California’s economy is in the midst of a downturn, with revenue declines expected to reduce the amount of funding for public schools over the next several years.
Despite these economic headwinds, the Orange County Department of Education is projecting to meet all financial obligations for the current year and the next two fiscal years, OCDE Associate Superintendent David Giordano told the Orange County Board of Education during its regular meeting on Wednesday, Dec. 6.
In addition to providing direct educational services and support for the county’s most vulnerable populations, OCDE supports local districts with services necessary for their operations. This includes professional development, high-speed internet access and security, legal and fiscal guidance, payroll services and student enrichment.
Like traditional school districts, OCDE and other county offices are required to certify their financial conditions twice each fiscal year, using current-year data and projections for the next two years. And like most districts, funding is tied directly to the state’s budget, which is a reflection of the health of California’s economy.
The latest assessment from the Legislative Analyst’s Office, a nonpartisan fiscal advisor to the Legislature, indicates that the state economy has cooled in the wake of the Federal Reserve’s efforts to combat inflation, which resulted in higher borrowing costs and reduced investment. These trends are evident in a number of economic indicators, including jobs data, consumer spending and income tax withholding.
In his presentation, Giordano, who oversees OCDE’s Administrative Services division, explained that California’s budget is primarily underpinned by revenue from personal income taxes, sales and use taxes, and corporate taxes. This year, a tax payment extension — the fall deadline was pushed back to Nov. 16 in counties impacted by natural disasters — is said to have obscured the size of the state’s revenue shortfall.
Impacts on Proposition 98
As of Dec. 6, state tax revenues for the fiscal year that ended on June 30 appeared to be approximately $26 billion below estimates from June. Estimates further projected a $32 billion reduction in revenues for 2023-24 and 2024-25, resulting in an overall revenue drop of $58 billion over three years.
These declines have direct implications for Proposition 98, which guarantees a portion of the state budget for education. For every dollar lost in California’s general fund revenue, the Proposition 98 floor would lower by nearly 40 cents. Given that, Giordano said a potential $58 billion revenue reduction over three years could result in a $22 billion reduction in school funding.
Whether education funding for the current year will be reduced remains to be seen, but the state’s statutory Cost-of-Living Adjustment estimate, or COLA, for next year has been downgraded from 3.94 percent to 1.27 percent.
At the same time, California faces rising costs in other areas, including pensions, as well as health and welfare benefits premiums.

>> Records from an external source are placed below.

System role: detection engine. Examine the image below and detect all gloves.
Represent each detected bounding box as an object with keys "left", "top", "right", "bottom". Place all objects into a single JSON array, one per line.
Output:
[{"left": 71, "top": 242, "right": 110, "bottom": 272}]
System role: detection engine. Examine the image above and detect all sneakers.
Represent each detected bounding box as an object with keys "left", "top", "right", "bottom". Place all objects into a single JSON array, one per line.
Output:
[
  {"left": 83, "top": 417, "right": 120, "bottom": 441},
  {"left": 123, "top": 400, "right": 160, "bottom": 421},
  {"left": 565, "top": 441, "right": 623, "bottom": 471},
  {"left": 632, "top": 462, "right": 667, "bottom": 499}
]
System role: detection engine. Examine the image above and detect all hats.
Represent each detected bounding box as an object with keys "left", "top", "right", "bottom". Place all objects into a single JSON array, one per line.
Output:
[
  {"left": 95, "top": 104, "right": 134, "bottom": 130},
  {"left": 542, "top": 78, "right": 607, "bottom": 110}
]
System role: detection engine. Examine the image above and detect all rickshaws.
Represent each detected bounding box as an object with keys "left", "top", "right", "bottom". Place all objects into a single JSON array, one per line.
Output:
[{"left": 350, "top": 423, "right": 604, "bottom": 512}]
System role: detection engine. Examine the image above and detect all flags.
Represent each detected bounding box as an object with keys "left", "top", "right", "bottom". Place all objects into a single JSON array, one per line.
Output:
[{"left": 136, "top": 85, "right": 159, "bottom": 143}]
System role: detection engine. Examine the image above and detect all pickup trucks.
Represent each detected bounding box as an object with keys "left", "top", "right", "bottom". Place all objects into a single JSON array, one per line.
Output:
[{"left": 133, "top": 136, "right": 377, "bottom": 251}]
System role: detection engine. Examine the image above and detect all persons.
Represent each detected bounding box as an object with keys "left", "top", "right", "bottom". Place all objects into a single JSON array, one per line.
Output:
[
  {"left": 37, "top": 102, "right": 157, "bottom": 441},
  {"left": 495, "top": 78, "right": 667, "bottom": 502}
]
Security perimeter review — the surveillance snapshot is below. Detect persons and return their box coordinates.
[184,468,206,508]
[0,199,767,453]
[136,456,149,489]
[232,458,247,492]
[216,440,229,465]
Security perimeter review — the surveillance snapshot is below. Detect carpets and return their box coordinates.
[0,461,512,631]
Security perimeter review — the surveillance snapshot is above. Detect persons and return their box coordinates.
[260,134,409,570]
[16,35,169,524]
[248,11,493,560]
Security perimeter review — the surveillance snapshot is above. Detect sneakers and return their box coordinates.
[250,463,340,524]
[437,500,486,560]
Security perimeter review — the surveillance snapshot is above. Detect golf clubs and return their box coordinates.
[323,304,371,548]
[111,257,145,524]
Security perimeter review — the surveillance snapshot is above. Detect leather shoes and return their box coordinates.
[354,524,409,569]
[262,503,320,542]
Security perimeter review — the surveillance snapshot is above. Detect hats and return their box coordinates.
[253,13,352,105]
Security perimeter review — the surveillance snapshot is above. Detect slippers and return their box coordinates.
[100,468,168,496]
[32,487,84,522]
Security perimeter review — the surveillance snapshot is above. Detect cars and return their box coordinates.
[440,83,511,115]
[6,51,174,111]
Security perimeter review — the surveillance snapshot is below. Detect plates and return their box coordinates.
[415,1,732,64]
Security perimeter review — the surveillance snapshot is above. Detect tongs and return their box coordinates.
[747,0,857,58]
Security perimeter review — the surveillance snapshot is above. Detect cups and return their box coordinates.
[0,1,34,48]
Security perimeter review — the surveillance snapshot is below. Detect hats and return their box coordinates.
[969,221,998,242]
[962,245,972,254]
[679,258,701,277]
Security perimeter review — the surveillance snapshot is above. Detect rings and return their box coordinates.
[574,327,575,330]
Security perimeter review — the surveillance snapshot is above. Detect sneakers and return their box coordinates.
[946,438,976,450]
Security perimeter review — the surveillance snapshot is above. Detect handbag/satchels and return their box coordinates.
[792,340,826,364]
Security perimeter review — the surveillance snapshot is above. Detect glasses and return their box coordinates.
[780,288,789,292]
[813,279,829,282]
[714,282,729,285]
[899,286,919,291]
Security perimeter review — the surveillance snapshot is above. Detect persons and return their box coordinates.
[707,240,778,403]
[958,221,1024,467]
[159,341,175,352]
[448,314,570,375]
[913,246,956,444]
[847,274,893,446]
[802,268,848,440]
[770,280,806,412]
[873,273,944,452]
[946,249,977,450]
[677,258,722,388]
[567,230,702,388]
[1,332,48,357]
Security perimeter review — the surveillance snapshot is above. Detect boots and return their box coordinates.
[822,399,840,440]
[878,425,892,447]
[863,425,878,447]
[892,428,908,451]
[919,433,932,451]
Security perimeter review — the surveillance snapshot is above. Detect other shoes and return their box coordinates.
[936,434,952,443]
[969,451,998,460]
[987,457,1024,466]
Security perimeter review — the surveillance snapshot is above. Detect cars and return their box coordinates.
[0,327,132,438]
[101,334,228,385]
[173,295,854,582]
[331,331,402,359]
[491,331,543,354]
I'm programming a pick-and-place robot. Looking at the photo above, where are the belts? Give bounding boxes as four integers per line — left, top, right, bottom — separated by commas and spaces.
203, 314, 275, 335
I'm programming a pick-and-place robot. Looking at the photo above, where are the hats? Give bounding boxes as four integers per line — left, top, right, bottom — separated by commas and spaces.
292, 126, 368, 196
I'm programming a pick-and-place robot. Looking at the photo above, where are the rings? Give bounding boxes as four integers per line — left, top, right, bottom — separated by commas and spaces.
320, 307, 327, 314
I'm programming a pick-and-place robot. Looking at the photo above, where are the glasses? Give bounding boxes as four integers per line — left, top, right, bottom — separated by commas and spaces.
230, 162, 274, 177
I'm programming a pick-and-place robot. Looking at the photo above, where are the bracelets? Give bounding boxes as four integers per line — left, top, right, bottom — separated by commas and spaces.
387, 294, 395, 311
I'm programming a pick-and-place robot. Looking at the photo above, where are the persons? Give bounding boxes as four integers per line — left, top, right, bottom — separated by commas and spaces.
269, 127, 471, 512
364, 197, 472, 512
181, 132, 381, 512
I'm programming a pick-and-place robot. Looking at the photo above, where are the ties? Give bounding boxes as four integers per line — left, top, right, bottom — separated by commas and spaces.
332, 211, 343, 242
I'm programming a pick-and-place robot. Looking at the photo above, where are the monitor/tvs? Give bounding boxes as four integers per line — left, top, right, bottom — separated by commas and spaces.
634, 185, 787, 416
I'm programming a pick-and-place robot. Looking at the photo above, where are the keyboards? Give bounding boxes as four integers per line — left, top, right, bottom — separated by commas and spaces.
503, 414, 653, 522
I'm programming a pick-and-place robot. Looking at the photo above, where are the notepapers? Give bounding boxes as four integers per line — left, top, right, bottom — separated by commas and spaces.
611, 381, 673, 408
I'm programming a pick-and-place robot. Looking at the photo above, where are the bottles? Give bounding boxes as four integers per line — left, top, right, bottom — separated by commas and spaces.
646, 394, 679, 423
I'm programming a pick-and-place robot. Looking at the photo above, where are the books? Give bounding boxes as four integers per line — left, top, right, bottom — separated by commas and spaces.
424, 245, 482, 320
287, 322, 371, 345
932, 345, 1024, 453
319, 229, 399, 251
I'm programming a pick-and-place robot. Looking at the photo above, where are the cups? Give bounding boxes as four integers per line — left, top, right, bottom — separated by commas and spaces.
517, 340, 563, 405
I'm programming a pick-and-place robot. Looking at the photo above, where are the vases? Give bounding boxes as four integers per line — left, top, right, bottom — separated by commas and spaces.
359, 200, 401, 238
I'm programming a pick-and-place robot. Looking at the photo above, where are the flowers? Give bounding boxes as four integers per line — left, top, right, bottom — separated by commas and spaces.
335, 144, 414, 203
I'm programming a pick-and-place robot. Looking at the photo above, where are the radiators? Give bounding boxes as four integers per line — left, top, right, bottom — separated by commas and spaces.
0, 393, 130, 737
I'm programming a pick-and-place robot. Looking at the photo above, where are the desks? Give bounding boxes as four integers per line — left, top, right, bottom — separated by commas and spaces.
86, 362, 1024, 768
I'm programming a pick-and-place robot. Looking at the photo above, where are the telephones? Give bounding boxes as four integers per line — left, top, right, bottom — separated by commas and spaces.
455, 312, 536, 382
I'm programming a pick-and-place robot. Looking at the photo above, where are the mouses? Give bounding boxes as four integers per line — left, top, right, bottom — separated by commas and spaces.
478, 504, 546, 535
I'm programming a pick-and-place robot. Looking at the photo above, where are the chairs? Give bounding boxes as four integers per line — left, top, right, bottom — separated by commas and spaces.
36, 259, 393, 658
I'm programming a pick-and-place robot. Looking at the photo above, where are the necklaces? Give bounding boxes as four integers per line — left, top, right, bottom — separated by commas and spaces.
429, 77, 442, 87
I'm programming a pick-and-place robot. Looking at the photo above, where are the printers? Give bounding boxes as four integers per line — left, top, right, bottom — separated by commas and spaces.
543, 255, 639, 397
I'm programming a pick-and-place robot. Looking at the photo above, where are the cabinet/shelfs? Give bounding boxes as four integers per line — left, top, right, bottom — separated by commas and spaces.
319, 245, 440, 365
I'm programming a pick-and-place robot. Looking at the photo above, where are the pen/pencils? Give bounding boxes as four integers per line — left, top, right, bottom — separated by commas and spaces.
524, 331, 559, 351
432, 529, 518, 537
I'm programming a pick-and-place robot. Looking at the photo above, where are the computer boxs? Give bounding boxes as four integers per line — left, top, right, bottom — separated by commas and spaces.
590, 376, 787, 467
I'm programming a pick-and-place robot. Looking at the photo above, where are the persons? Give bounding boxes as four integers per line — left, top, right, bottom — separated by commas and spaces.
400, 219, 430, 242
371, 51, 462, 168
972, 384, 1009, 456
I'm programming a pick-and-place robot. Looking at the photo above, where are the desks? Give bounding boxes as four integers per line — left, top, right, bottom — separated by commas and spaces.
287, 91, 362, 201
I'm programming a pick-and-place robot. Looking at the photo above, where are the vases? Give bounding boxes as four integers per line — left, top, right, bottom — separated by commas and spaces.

Meanwhile, persistent inflationary pressures add to the financial strain, impacting supplies and services, and the expiration of one-time federal and state COVID-19 relief funding removes temporary financial cushions.
Navigating future challenges
Using current projections, OCDE is expected to have a surplus of $15.2 million through June of this year based on expenditures of approximately $335 million, followed by a deficit of $2.4 million in 2024-25. The department projects a slight surplus the following year, with the caveat that economic conditions become harder to predict in the out years.
All of this adds up to a positive certification for OCDE’s first interim report, meaning the department is poised to meet all financial obligations for this year and the next two years.
“A critical measure of the department’s performance is the effectiveness with which it utilizes and generates resources,” Giordano said. “Our goal is to ensure that all fiscal and capital resources maximize educational opportunities for students.”
Additional budget presentations will come in February and March as OCDE updates its Local Control and Accountability Plans and prepares its second interim report based on the latest fiscal developments from the state.
The California Legislature has until June 15 to pass a spending plan for the new fiscal year, which begins July 1.